Confronting someone who abused you is useless. In most ways at least. I probably would not have subjected myself to the whole experience had I not been subjected to his presence too much for comfort due to Iceland being tiny.
Here is what to expect when one finds oneself in this situation:

  • Denial

  • It simply did not happen. The time you were stuck in a car with him having a go at you for forgetting the keys while you just kept repeating "but I could have just stayed with my friend": a figment of your imagination, just like all the similar encounters you remember clearly and which caused you to tiptoe around him never knowing what would set him off next.

    I actually believe him. It wasn't memorable to him, he just needed an outlet for his anger and there I was. It just goes to show that abuse is not about any actions of the abusee, but emotional issues the abuser transfers to his/her victim.

    The important thing to remember is that your abuser does not get to decide on the importance of these events. But more on this in the next point.

  • Reframing / Downplaying

  • The constant hurtful comments were only a joke.
    Your possessions were kept hostage because he did not know you needed them back urgently (despite the emails clearly stating that you did).

**INFORMATION SHOWN**
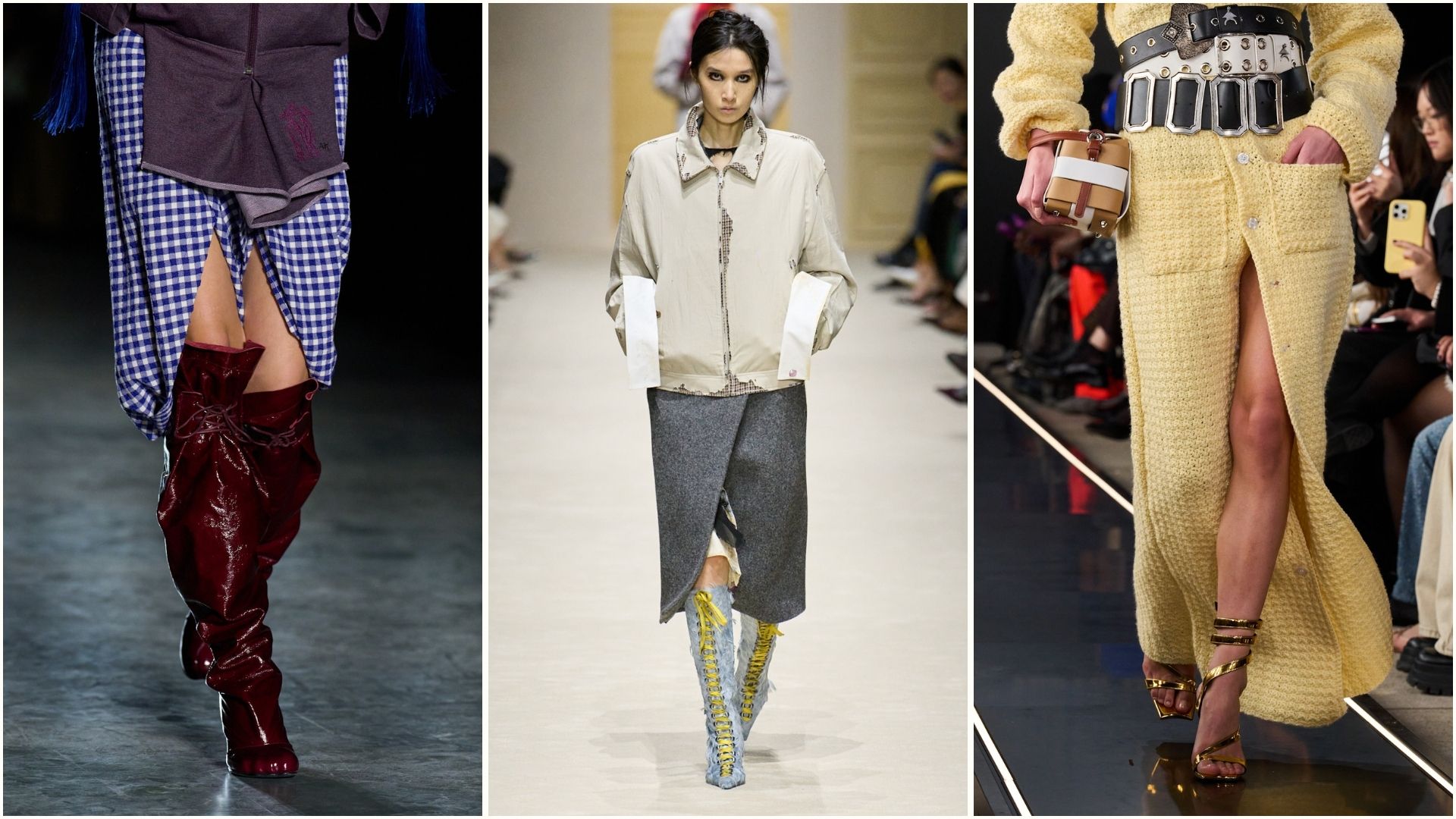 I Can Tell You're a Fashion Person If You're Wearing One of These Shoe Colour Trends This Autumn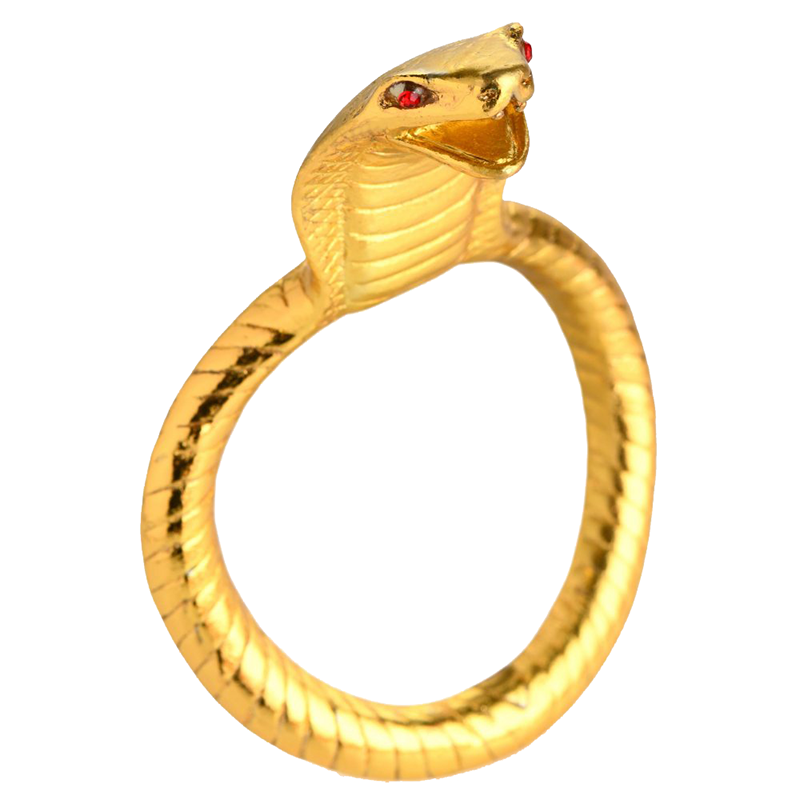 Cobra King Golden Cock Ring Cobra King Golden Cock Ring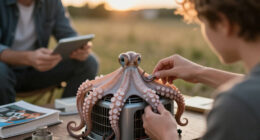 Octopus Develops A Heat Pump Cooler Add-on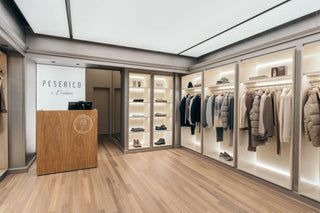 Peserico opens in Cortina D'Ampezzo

--

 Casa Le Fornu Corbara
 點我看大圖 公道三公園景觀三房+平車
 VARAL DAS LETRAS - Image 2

--

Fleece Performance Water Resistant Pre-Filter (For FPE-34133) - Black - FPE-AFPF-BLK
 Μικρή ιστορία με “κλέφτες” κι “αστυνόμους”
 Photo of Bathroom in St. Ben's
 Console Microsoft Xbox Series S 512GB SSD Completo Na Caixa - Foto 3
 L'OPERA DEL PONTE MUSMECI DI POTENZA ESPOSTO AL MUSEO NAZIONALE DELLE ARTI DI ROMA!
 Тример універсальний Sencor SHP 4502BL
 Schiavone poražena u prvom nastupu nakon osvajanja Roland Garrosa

**EXERCISES TO COMPLETE**
A. From the piece on confronting an abuser, output the passage from "I actually believe" up to and including "the next point.", copied word for word.
B. Answer these questions using the piece on confronting an abuser:
(i) Which country does the writer describe as tiny?
(ii) While they were stuck in a car, what was he having a go at the writer for?
(iii) Under "Reframing / Downplaying", what are the constant hurtful comments said to have been?

**ANSWERS FOR THE TASKS**
A.
I actually believe him. It wasn't memorable to him, he just needed an outlet for his anger and there I was. It just goes to show that abuse is not about any actions of the abusee, but emotional issues the abuser transfers to his/her victim.

    The important thing to remember is that your abuser does not get to decide on the importance of these events. But more on this in the next point.

B.
(i) Iceland
(ii) Forgetting the keys
(iii) Only a joke